Disco music and dancing fads began to be depicted by rock music fans as silly and effeminate, such as in Frank Zappa's satirical song 'Dancin' Fool'. Some listeners objected to the perceived sexual promiscuity and illegal drug use (e.g., cocaine and Quaaludes) that had become associated with disco music. Others were put off by the exclusivity of the disco scene, especially in major clubs in large cities such as the Studio 54 discotheque, where bouncers only let in fashionably-dressed club-goers, celebrities and their hangers-on. Rock fans objected to the idea of centring music around an electronic drum beat and synthesizers instead of live performers.
The television industry, taking its cue from the music industry, responded with an anti-disco agenda too. A recurring theme on the television show, WKRP in Cincinnati contained a hateful attitude towards disco music. The anti-disco backlash may have helped to cause changes to the landscape of Top 40 radio. Negative responses from the listenership of many Top 40 stations encouraged these stations to drop all disco songs from rotation, filling the holes in their playlists with new wave, punk rock and album-oriented rock cuts. Indeed, Jello Biafra of anarcho-punk band The Dead Kennedys likened disco to the cabaret culture of Weimar Germany for its apathy towards government policy and its escapism (which Biafra saw as delusional). He sang about this in the song 'Saturday Night Holocaust', the B-side of the song 'Halloween'.

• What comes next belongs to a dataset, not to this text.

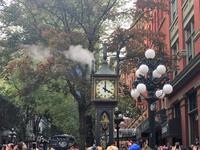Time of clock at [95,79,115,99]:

During the early 1980s, dance music dropped the complicated melodic structure and orchestration which typified the Disco Sound. Examples of well-known songs which illustrate this difference include Kool & the Gang’s Celebration (1980) and the Pointer Sisters’ I'm So Excited (1982).
The rising popularity of disco came in tandem with developments in turntablism and the use of records to create a continuous mix of songs. The resulting DJ mix differed from previous forms of dance music, which were oriented towards live performances by musicians. This in turn affected the arrangement of dance music, with songs since the disco era typically containing beginnings and endings marked by a simple beat or riff that can be easily slipped into the mix.